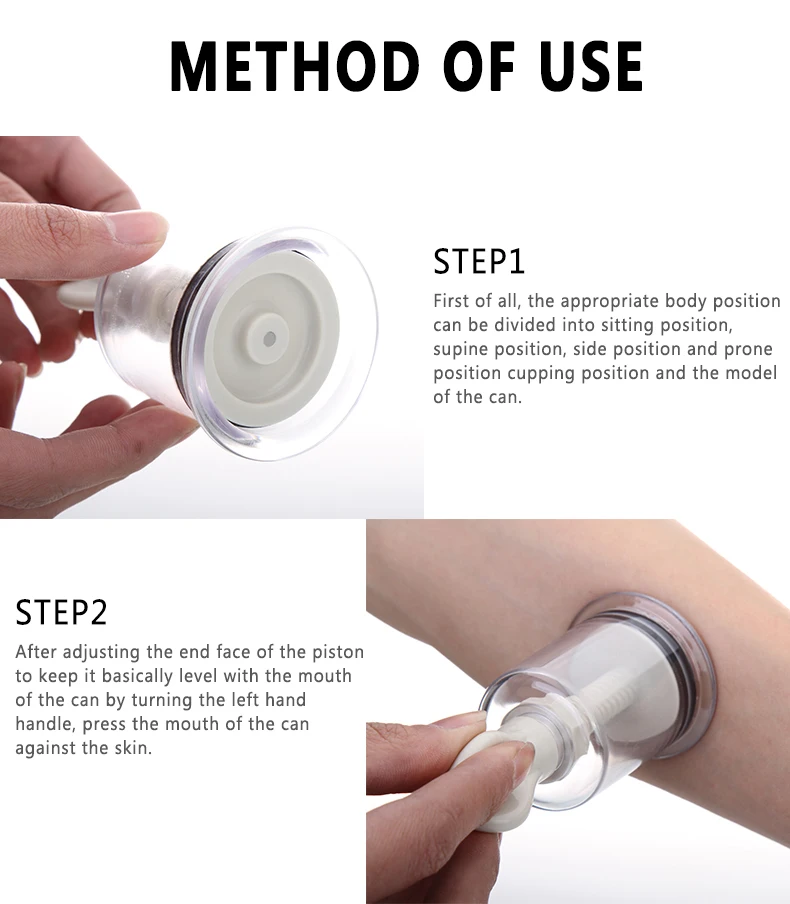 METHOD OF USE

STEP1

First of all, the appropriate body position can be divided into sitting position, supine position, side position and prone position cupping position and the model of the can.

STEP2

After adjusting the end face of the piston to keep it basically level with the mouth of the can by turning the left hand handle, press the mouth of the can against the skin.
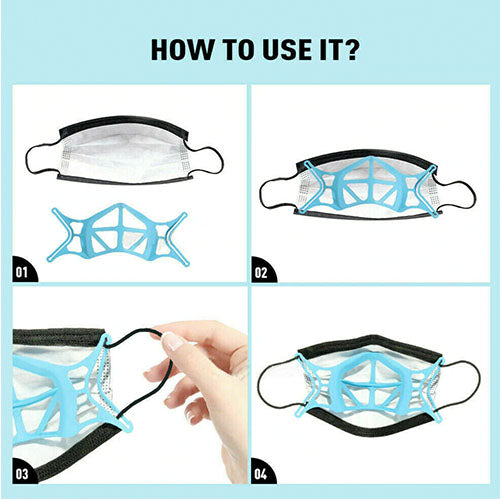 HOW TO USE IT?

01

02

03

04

Problem description: Make an exact copy of all the material, but keep the pictures out of it.

Exercise output:
 METHOD OF USE

STEP1

First of all, the appropriate body position can be divided into sitting position, supine position, side position and prone position cupping position and the model of the can.

STEP2

After adjusting the end face of the piston to keep it basically level with the mouth of the can by turning the left hand handle, press the mouth of the can against the skin.
 HOW TO USE IT?

01

02

03

04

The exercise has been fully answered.